In East Los Angeles where gangs are rampant, there is a project called Homeboy Industries that offers free tattoo removals to former gang bangers who have completed a program getting them off the streets.
Still, tattoos remain very popular and local parlors report brisk business. In addition to the hula dancer or raging dragon, women have used tattoos as permanent makeup for their eyes, brows, lips and cheeks. The FDA considers the inks used in permanent makeup to be cosmetics. Local jurisdictions govern how these tattoo parlors ensure client safety.

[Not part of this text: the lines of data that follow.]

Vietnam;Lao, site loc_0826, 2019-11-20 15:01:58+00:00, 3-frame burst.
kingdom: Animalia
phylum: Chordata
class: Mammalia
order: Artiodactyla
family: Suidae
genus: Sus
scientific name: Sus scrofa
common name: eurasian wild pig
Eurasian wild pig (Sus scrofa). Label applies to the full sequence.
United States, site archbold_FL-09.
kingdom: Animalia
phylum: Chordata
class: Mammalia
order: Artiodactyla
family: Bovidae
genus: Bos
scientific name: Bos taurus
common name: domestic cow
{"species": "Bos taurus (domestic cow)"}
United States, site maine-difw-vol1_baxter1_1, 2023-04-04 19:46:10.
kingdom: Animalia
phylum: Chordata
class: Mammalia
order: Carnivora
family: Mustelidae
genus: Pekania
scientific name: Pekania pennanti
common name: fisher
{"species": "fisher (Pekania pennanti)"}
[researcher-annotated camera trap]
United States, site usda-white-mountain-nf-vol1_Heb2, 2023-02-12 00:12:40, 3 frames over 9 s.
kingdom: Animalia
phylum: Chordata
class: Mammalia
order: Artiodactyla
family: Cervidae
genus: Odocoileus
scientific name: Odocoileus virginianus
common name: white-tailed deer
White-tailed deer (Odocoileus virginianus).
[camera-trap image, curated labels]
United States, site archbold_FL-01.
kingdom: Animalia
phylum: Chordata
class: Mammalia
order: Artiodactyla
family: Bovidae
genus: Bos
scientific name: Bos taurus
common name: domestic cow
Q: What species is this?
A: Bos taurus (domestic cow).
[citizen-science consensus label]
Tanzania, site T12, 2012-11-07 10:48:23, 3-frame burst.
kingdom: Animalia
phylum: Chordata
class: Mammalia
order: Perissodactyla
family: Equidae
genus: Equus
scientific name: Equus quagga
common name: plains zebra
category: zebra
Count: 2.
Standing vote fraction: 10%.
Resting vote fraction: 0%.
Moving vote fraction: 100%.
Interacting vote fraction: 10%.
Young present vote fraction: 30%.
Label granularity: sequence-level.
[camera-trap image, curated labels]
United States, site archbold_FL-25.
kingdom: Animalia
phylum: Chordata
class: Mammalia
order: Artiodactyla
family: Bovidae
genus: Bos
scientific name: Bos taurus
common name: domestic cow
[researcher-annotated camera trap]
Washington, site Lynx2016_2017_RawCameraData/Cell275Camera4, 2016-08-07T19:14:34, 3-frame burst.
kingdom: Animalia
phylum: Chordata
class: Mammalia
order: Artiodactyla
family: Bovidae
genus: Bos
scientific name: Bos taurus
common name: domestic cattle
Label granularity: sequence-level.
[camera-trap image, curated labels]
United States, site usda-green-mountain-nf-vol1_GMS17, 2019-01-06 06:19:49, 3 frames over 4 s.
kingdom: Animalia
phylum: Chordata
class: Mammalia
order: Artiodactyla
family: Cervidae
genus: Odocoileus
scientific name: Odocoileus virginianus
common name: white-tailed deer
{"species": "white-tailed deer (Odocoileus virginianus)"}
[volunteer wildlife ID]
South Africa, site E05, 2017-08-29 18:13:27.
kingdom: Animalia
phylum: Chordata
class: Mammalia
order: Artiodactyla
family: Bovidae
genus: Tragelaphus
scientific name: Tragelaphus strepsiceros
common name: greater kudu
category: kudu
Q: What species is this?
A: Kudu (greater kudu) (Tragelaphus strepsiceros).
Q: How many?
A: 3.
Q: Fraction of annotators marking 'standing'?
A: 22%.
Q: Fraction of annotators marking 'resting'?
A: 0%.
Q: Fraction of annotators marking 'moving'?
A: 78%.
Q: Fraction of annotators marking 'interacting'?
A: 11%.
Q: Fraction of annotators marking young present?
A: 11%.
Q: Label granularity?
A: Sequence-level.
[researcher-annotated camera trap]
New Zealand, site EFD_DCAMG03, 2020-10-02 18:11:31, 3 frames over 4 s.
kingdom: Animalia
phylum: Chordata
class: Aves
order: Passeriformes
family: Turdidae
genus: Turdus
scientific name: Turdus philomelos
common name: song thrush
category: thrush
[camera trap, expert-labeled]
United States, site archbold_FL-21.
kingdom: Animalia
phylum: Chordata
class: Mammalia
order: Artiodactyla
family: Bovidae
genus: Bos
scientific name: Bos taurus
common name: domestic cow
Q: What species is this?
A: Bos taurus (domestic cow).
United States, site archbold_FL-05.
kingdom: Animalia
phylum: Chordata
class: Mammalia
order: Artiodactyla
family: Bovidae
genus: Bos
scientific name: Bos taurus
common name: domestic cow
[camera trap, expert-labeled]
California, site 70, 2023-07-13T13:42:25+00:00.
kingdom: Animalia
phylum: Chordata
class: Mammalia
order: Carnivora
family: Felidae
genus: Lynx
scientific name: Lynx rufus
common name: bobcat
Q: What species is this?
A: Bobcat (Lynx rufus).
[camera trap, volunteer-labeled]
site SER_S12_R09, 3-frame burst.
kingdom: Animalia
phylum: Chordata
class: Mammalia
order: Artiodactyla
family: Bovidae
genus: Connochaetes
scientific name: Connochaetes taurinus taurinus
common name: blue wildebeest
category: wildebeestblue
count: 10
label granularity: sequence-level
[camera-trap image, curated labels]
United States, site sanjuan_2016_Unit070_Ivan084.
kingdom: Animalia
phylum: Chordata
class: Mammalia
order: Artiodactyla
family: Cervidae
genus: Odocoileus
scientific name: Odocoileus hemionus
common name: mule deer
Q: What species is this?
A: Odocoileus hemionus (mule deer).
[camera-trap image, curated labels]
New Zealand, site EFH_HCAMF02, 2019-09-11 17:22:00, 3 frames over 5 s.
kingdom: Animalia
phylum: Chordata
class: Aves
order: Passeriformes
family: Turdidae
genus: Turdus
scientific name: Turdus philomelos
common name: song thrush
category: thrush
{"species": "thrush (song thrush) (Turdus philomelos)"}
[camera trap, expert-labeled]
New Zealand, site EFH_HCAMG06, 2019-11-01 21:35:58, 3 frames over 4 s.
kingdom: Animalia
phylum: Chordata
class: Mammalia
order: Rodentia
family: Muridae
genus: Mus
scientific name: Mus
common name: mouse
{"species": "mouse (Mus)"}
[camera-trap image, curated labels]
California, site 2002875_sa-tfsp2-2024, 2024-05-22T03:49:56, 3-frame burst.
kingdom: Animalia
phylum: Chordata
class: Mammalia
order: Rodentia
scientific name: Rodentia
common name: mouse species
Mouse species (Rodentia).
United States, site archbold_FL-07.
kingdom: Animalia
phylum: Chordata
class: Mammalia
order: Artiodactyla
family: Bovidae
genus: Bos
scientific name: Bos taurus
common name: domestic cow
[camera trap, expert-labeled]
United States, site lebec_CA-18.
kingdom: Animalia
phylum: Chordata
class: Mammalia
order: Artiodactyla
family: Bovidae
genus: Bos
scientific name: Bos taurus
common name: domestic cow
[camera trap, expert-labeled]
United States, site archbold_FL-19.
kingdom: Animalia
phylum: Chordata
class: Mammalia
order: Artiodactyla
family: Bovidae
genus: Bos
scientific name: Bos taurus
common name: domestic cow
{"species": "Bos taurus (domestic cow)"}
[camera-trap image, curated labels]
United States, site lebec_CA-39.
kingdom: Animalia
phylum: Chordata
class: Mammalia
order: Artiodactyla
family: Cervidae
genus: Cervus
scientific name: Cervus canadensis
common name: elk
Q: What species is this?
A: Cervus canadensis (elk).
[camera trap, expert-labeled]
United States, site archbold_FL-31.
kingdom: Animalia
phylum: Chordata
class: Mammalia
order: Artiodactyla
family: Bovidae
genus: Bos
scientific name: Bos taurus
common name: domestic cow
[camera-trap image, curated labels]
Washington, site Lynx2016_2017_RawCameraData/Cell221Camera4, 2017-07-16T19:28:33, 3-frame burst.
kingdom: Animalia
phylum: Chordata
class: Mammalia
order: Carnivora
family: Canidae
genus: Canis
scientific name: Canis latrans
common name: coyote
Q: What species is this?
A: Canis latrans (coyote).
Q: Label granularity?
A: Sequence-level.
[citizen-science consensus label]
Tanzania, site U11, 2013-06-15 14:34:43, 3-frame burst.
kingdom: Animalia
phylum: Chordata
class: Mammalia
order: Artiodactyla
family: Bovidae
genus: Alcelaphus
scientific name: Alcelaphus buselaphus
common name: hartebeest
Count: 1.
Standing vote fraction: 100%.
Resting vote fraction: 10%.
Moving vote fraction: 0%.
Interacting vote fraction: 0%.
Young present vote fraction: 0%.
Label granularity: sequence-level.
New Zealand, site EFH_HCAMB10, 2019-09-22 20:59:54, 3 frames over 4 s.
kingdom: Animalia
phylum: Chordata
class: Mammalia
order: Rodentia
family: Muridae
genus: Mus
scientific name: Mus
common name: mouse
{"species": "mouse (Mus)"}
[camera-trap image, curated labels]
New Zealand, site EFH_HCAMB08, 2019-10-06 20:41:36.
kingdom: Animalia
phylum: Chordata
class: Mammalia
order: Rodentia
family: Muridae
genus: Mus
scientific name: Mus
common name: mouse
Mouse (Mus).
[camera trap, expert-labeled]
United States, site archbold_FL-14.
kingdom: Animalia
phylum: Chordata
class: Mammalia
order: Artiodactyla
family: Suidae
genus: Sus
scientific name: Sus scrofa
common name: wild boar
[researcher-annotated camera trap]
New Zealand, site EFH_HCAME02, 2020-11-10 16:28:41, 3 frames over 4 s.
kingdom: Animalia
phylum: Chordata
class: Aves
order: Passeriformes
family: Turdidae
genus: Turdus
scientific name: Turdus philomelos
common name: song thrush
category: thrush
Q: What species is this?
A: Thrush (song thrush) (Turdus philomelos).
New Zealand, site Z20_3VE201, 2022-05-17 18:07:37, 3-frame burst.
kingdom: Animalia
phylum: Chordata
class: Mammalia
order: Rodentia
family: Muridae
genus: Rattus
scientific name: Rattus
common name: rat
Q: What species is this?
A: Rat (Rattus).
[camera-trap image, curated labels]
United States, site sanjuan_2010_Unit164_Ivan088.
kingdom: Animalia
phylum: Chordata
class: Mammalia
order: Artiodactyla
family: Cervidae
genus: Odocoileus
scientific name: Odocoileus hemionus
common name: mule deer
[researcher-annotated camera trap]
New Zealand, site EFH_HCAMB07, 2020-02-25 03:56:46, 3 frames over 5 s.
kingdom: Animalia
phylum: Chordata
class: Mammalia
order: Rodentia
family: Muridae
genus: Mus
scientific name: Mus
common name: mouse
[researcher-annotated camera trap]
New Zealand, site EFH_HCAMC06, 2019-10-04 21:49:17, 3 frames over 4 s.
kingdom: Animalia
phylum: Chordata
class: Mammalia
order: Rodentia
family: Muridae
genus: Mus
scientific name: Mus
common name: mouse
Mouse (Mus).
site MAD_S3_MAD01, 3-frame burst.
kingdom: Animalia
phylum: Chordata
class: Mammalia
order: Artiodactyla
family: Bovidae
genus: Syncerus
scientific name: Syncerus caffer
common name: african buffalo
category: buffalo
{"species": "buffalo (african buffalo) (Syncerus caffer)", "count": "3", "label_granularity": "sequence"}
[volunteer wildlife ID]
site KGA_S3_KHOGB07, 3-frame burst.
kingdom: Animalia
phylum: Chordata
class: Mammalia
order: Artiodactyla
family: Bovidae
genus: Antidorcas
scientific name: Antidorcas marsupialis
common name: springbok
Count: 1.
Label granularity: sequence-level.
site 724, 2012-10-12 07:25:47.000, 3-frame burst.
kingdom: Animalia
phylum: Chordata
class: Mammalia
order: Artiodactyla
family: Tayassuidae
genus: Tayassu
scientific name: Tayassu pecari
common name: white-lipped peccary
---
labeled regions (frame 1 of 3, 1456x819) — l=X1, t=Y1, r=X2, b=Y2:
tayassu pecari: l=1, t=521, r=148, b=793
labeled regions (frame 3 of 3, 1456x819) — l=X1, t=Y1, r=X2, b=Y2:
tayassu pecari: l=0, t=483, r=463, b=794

However, dermatologists are formulating new inks that are biodegradable and bioabsorbable. The dyes are encapsulated in microscopic polymethylmethacrylate beads suspended in solution. They can be designed to disappear after three months, six months or one year.
Tattoo removal is a very extensive procedure and should only be done by a reputable physician. You want to make sure you find a highly regarded dermatologist or cosmetic surgery center to ensure proper treatment and care. If possible, you should obtain a recommendation from your family doctor for a dermatologist or skin surgery center that specializes in tattoo removal. Dr. Garcia insists that only a physician or a nurse should perform tattoo removal. This will ensure safety comes first for the patient.
Many patients wonder what to expect at a tattoo removal session. When the patients arrives he/she is given protective eye shields. The skin’s reaction to the laser is then tested to determine the most effective energy for treatment. The session itself consists of placing a hand piece against the surface of the skin and activating the laser light.
Patients have told Dr. Garcia that each pulse feels like the snapping of a rubber band against the skin. The patient will then be asked to apply a topical antibiotic cream or ointment. A bandage or patch will be used to protect the site and it should likewise be covered with a sun block when out in the sun.
It should be noted that since tattoo removal is a personal option in most cases and is considered a cosmetic procedure, most insurance carriers would not cover the process unless they deem it medically necessary.